◆ EXERCISE TASKS ◆
(A) Which modules does the code sample in the Compact Regions section of the GHC 8.2 write-up import?
(B) Resume the GHC 8.2 write-up after its last sentence, the one on how GHC tracks type variable roles.

◆ SUPPLIED PASSAGE ◆
Colorful errors GHC 8.2

Compact Regions

Support for ‘Compact Regions’ landed in GHC 8.2. Compact regions are manually allocated regions where the data allocated inside it are compacted and not traversed by the GC. This is amenable for long-lived data structures that are resident in memory without mutation frequently occurring.

The interface can be accessed through the ghc-compact modules and used to create compact malloc’d memory.

import Control.DeepSeq
import Control.Exception
import qualified Data.ByteString.Char8 as B
import Data.Compact

main = compact (B.pack ['a'..'c'])

The test suite inside GHC maintains the best illustrations of its use for complex non-traditional data structures.

Type.Reflection

GHC added a new more expressive Typeable mechanism using the Type.Reflection module. typeRep can be applied with explicit type applications to arrows and functions can checked for type-level equality after application.

λ> typeRep @(->)
(->) 'LiftedRep 'LiftedRep
λ> typeRep @(Maybe Int) == App (typeRep @Maybe) (typeRep @Int)
True

Coercible

Not new to GHC 8.2 although the base library now exposes the Coercible constraints allowing polymorphism over types which have the same runtime representations to be safely coerced at runtime. This can also be extended to polymorphic functions which take a compile-time proof of the equivalence of two runtime data layouts.

import Data.Coerce

newtype Meters = Meters Integer deriving (Num)
newtype Feet = Feet Integer deriving (Num)

f :: (Coercible a b, Num b) => a -> b -> b
f x y = coerce x + y
λ> f (Meters 3) 4
7
λ> f (Feet 3) 4
7
λ> f 4 (Feet 3)
Feet 7 

GHC tracks the usage (i.e. role) of type variables used as parameters as either nominal representational or phantom allowing types that differ only in a phantom type of nominal parameters to be safely coerced.

[Data entries]
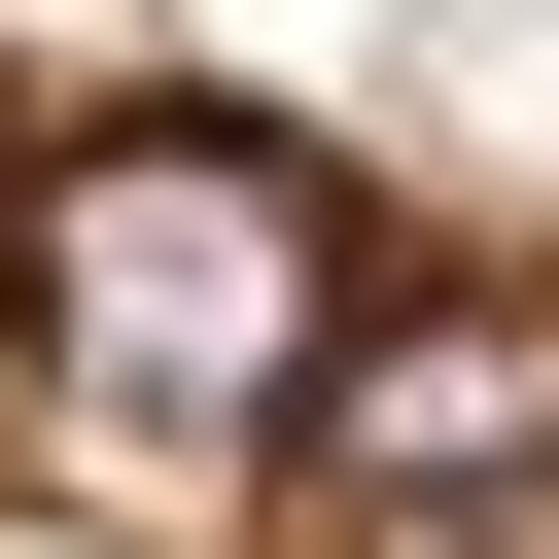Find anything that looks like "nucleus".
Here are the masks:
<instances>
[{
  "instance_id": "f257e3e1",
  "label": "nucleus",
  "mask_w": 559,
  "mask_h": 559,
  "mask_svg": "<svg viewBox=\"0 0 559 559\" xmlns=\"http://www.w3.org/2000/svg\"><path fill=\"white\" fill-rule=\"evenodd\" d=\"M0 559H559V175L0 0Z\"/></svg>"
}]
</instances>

◆ RESPONSES IN ORDER ◆
(A) Control.DeepSeq, Control.Exception, Data.ByteString.Char8, and Data.Compact.

(B)
Join Points

Luke Maurer and Simon Peyton Jones merged new work on join points which modifies GHC Core to optimize for join points in code. In Core, a join point is a specially tagged function whose only occurrences are saturated tail calls. In the actual GHC Core AST, a join point is simple bit of metadata indicated by IdDetails of the binder.

Simon Peyton Jones presented the keynote at Haskell Exchange on his collaboration on Compiling without Continuation which present the ideas and core optimizations that are allowed by the new join points.

Deriving Strategies

In GHC 8.0 there were two alternative methods for automatic deriving of typeclass instances, using GeneralizedNewtypeDeriving and DeriveAnyClass. In addition there was also the wired-in deriving mechanisms for Show, Read, etc that were hardcoded into the compiler. These all used the same syntax and would conflict if multiple pragmas were enabled in a module.

The addition of DerivingStrategies allows us to disambiguate which deriving mechanism to use for a specific instance generation.

newtype Meters = Meters Int
  deriving stock    (Read, Show)
  deriving newtype  (Num)
  deriving anyclass (ToJSON, FromJSON)

Backpack

Edward Yang finished his PhD thesis on Backpack which was integrated in the GHC tree. The new branch adds support .bkp files, which specify abstract interfaces which can be instantiated in modules and used to construct Haskell modules which work polymorphically across multiple module instantiations.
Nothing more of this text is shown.